I thought the HSAs build up money just like IRAs. Plus the money you put in every year (up to about $5250 for couples) is tax deductible. Also the money you take out every year for medical/dental is tax free.
Quote:
Tax Deductible Contributions
HSAs allow you to legally avoid federal income tax by saving 100% of the health plan's deductible, up to $2650 for singles or $5250* for families, into your HSA account. Whatever you deposit into your account up to April 15, is an "above the line" tax deduction for the previous year's income taxes, meaning you get a federal income tax deduction for money you put in even if you don’t itemize deductions.
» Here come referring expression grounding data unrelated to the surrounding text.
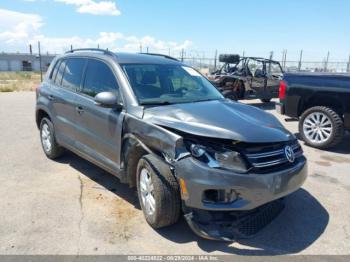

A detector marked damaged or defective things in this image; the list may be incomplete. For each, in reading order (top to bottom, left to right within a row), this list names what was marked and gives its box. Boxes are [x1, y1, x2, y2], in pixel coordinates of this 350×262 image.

crumpled hood [142, 99, 292, 142]
damaged volkswagen tiguan [36, 49, 306, 242]
broken headlight [189, 144, 249, 173]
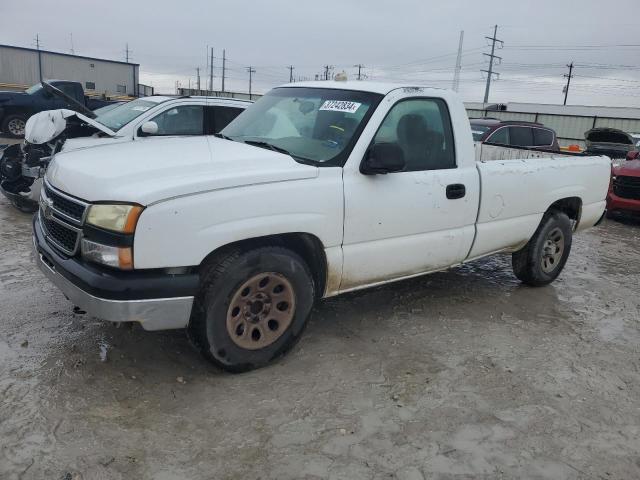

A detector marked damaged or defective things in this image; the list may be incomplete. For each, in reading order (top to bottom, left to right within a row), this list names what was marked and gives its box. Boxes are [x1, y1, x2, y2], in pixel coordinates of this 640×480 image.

damaged white car [0, 96, 249, 211]
rusty steel wheel rim [540, 226, 564, 272]
rusty steel wheel rim [226, 274, 296, 348]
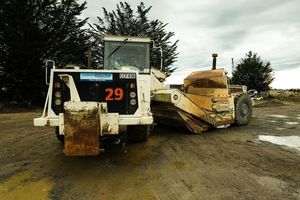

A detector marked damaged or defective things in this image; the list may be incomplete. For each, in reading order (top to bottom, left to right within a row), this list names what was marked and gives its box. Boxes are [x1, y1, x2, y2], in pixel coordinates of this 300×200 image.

rusted metal surface [64, 102, 99, 155]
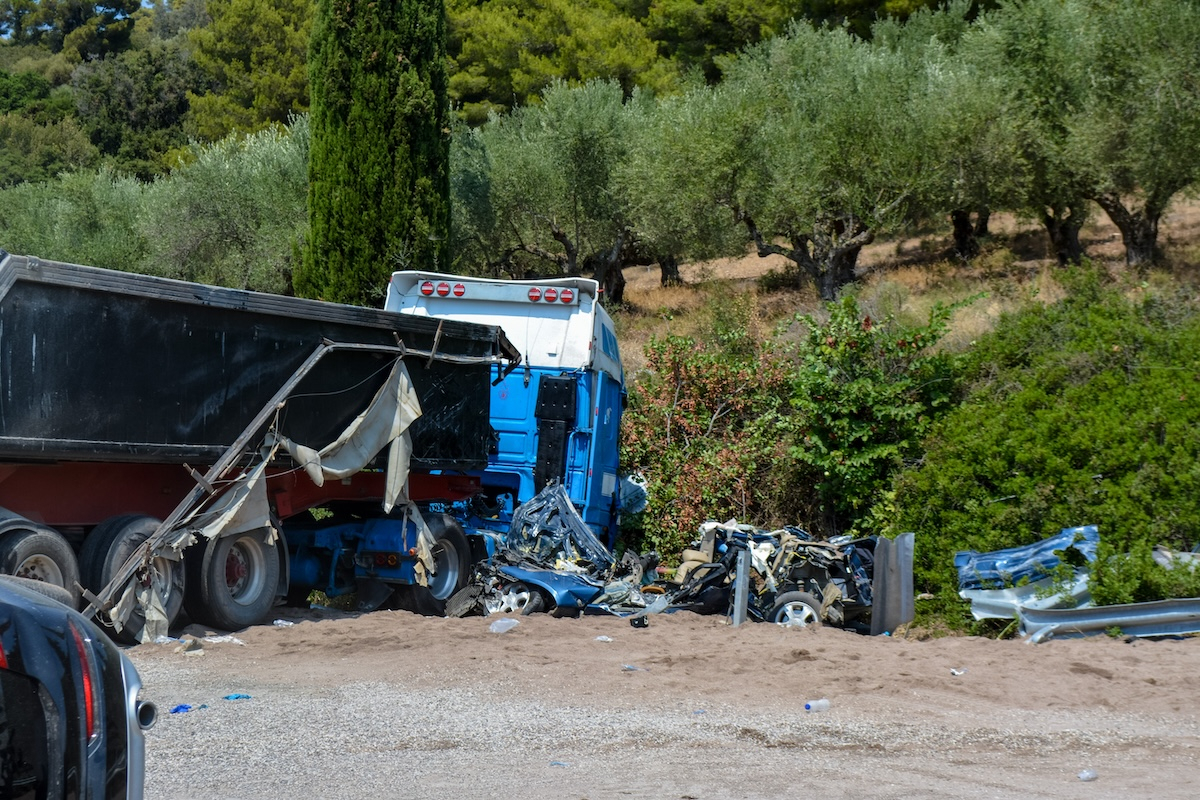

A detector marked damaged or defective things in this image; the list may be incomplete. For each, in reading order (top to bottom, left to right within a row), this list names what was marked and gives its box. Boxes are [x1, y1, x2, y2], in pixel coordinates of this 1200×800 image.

detached wheel [0, 528, 81, 608]
detached wheel [79, 520, 184, 644]
detached wheel [185, 532, 278, 632]
detached wheel [404, 512, 468, 620]
detached wheel [768, 592, 824, 628]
If your employer makes an HSA contribution for you, it is “excluded” from income, and not subject to any income tax or FICA. Either way, this will immediately reduce your federal income tax due for the year.
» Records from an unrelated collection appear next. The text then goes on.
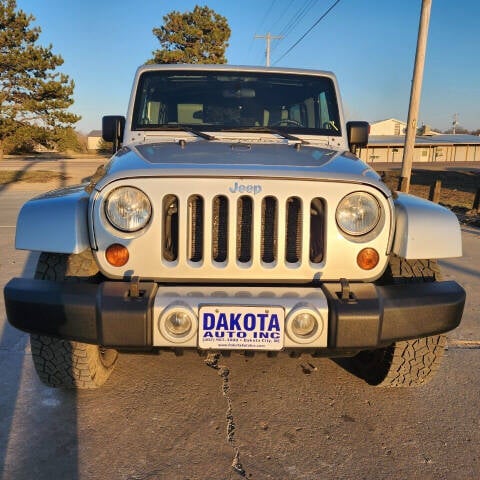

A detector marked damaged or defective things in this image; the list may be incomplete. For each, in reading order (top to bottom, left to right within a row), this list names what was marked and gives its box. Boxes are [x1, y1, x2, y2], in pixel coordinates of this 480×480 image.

cracked asphalt [0, 162, 478, 480]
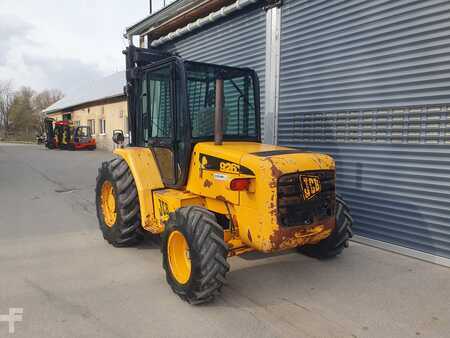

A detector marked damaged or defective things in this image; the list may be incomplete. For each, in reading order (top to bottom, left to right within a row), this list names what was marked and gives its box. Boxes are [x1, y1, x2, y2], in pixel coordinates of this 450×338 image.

rust patch [268, 217, 336, 251]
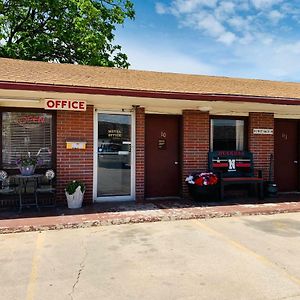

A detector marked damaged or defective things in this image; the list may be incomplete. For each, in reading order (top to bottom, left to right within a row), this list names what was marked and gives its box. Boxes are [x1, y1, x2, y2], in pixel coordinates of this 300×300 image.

crack in pavement [67, 240, 86, 300]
*maximum for a family in 2005. Individuals over age 50 may deposit into their account and take a tax deduction of an additional $600.
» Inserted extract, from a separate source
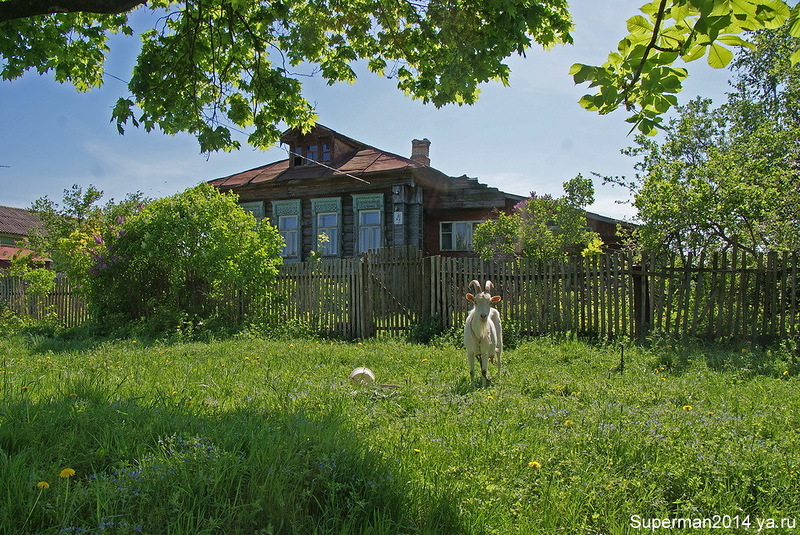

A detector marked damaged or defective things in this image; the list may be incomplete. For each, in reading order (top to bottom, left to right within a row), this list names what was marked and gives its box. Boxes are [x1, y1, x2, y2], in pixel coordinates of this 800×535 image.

rusty metal sheet roofing [0, 206, 43, 238]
Tax-subsidized Medical Expenses
Even though you have received a tax deduction by putting your money into this account, the money is still yours to spend tax free, as long as you spend it on qualified medical expenses. Since you have a high-deductible plan, this would of course include any expenses you incur from going to the doctor, purchasing prescription drugs, or paying other expenses toward your deductible. Once your deductible is met, the health insurance covers your medical expenses as defined in the policy.
In addition to being able to withdraw your money tax free to cover these types of expenses (which might otherwise be covered by a traditional low-deductible high-premium policy), you can use your HSA account to cover other costs that would not normally be covered by a health insurance policy.

Long-term savings
A particularly appealing aspect of HSAs is that they encourage individuals to stay healthy. Any money from your HSA account that is not used to pay medical expenses is yours to keep. The money grows in the account free from federal taxes and remains free from federal tax when you take it out if it is used for qualified medical expenses. There is a 10% penalty if the funds are withdrawn before age 65 for a non-medical expense, but after age 65 they can be withdrawn penalty-free for any reason (you do pay income tax on the money withdrawn).